いつまでもお酒に逃げている時間はないのだ。
まずはバッグからスマホを取り出す。
すると、何件かの着信が入っていた。
一件はお母さん、それから地元にいる高校時代の友人、そして同期入社で今一番仲良くしている北原美優(きたはら みゆ)から十分おきに三回だった。
当然なのか、達也からはない。
まずは高校時代の友人からだ。
ワンコールも呼び出し音が鳴らずに出てくれたところを見ると、相当心配してくれているようだった。
何よりも今日の謝罪がメインになる。
せっかく山梨から出てきてくれたのに、こんな結果になったことを何度も謝ると、彼女はそれよりも私の今後のことを心配してくれた。

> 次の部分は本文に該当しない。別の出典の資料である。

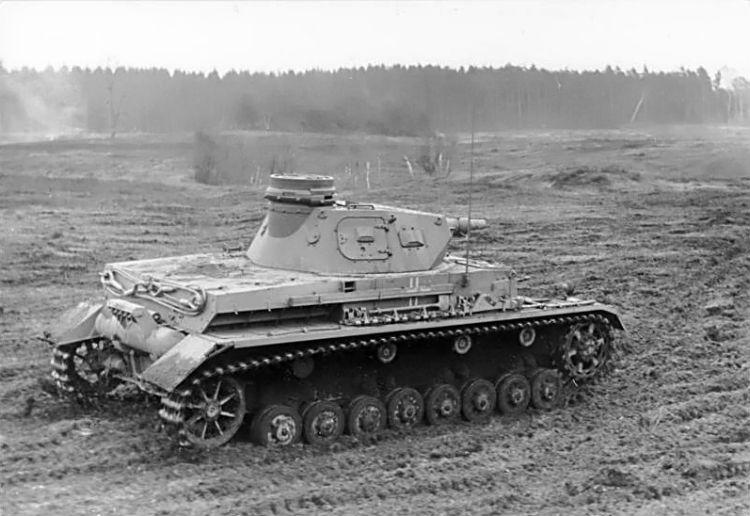 PzKpfw. IV Ausf. D (cc - Bundesarchiv)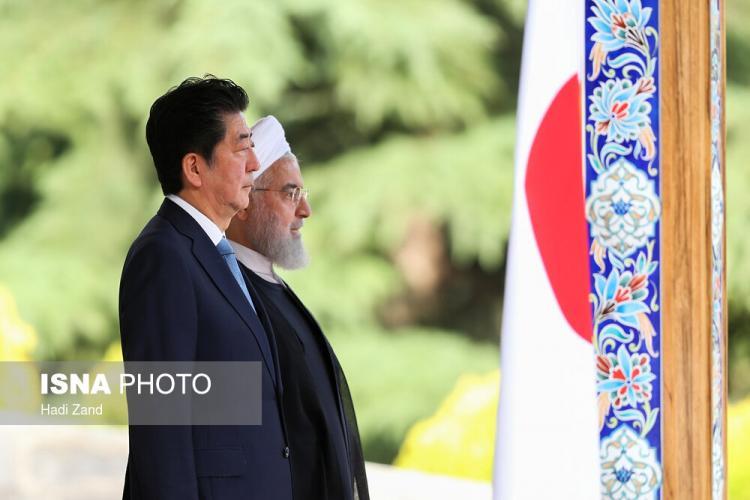 تصاویر استقبال رسمی روحانی از نخستوزیر ژاپن,عکس های نخست وزیر ژاپن در مجموعه سعدآباد,تصاویر استقبال رئیس جمهور از شینزو آبه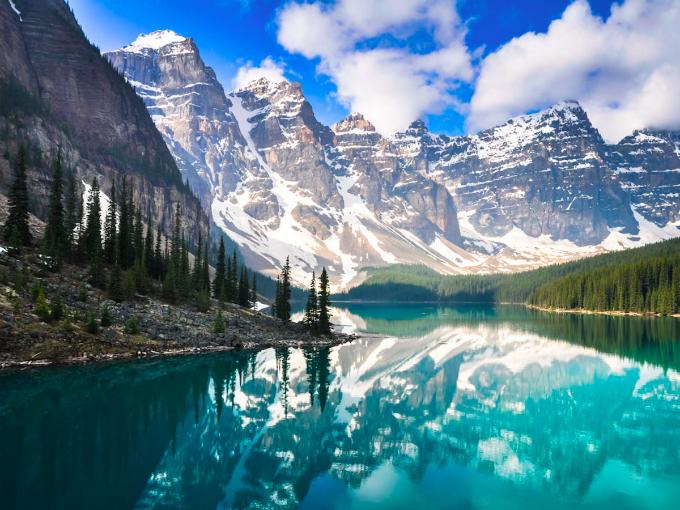 Cảnh quan vườn quốc gia Banff, Canada, đất nước đượcLonely Planetbình chọn là Điểm đến của năm 2017. Ảnh:National Post.
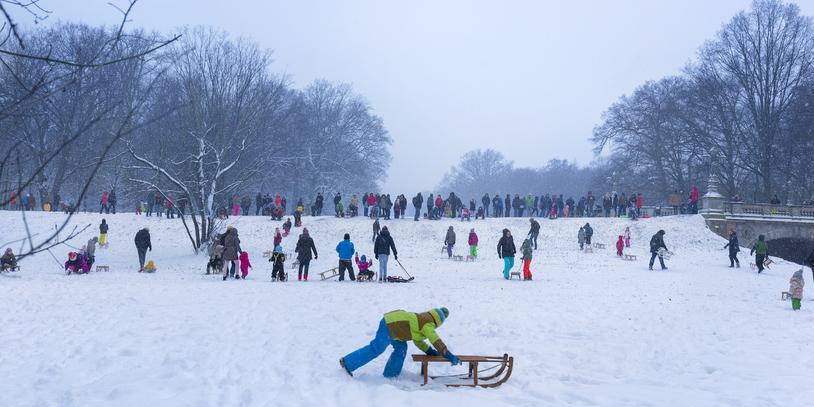 Rodeln und Schnee im Bremer Bürgerpark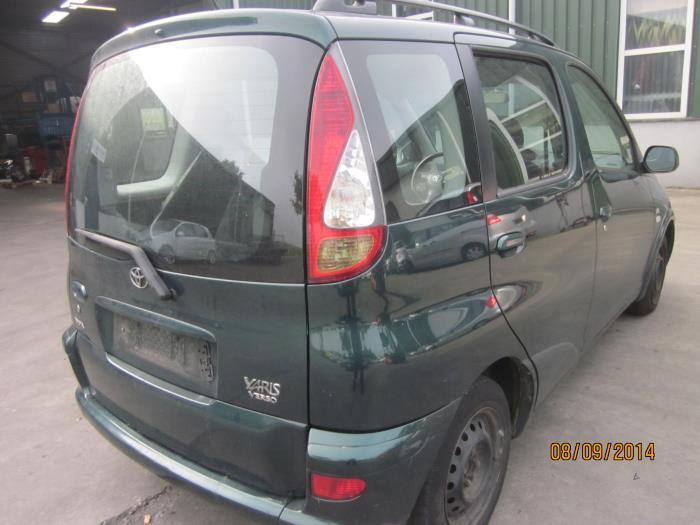 Toyota Yaris Verso (P2) 1.4 D-4D (klik op de afbeelding voor de volgende foto)  (klik op de afbeelding voor de volgende foto)  (klik op de afbeelding voor de volgende foto)  (klik op de afbeelding voor de volgende foto)  (klik op de afbeelding voor de volgende foto)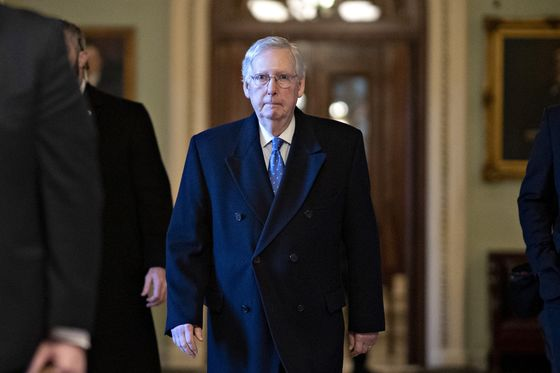 Pelosi and McConnell Begin 2020 in Standoff Over Trump Impeachment Trial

これからどうするのかと聞かれて、答えられることは特別ない。
とりあえず、寿退社という早まったことをしなかった自分を誉めてやりたい。
休日が明けたら、生きていくために今まで通り会社に行くしかないのだ。
そして、続けて美優だ。
彼女もまた、呼び出し音が鳴るか鳴らないかのところで出てくれた。
『ちょっと大丈夫なの!?』
私が「もしもし」と言う間もなく、美優が声を張り上げる。
その大きさに、一瞬だけスマホを耳から遠ざけた。